Text for analysis →
Frequently Asked Questions

Last update: Feb 23th, 2007

General Questions

  1. What is Adder?
  2. Isn't paper-based voting good enough?
  3. But isn't Internet voting inherently insecure?
  4. How does Adder compare to other free e-voting systems?
  5. I like paper-based voting because I understand how it works. Isn't e-voting complicated?
  6. How does Adder handle user authentication?
  7. What happens if the main server is compromised?
  8. What if there is a virus on my computer? How do I know it doesn't modify my vote before it is cast?
  9. What's with the snake?

General Questions

What is Adder?

Adder is a Web-based electronic voting system. It allows both large-scale and small-scale elections, and provides strong cryptographic mechanisms to ensure the privacy and integrity of elections. Voting is done through a browser plug-in, and implementations are provided for both Mozilla and Internet Explorer.

Isn't paper-based voting good enough?

What the exercise asks →
Copy the part of the Adder FAQ starting with "Last update: Feb" and going on through "it is cast?".

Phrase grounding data

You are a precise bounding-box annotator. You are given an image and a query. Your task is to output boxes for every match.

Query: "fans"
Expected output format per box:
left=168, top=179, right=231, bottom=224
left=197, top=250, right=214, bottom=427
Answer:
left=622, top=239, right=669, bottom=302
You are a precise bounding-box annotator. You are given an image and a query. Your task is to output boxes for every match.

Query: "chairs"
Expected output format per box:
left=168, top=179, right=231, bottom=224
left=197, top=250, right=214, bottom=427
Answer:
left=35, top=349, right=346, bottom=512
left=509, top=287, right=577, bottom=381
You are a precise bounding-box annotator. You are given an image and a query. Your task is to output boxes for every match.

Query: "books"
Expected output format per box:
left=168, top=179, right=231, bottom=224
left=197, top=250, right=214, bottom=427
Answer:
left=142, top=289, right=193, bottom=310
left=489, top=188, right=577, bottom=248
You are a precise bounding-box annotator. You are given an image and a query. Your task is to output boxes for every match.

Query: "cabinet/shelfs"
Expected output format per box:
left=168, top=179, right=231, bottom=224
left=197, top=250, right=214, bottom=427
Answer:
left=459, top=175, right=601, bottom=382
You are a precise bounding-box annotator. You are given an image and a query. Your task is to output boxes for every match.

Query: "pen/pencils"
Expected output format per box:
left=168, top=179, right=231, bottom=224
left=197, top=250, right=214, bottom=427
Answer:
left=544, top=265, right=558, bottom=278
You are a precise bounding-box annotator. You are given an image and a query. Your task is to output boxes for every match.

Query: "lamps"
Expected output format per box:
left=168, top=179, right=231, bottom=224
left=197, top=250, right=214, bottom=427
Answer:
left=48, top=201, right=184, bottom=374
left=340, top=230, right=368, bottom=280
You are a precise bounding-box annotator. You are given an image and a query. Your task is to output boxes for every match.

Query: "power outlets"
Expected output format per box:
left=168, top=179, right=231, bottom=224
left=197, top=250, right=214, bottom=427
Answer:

The completed task →
Last update: Feb 23th, 2007

General Questions

  1. What is Adder?
  2. Isn't paper-based voting good enough?
  3. But isn't Internet voting inherently insecure?
  4. How does Adder compare to other free e-voting systems?
  5. I like paper-based voting because I understand how it works. Isn't e-voting complicated?
  6. How does Adder handle user authentication?
  7. What happens if the main server is compromised?
  8. What if there is a virus on my computer? How do I know it doesn't modify my vote before it is cast?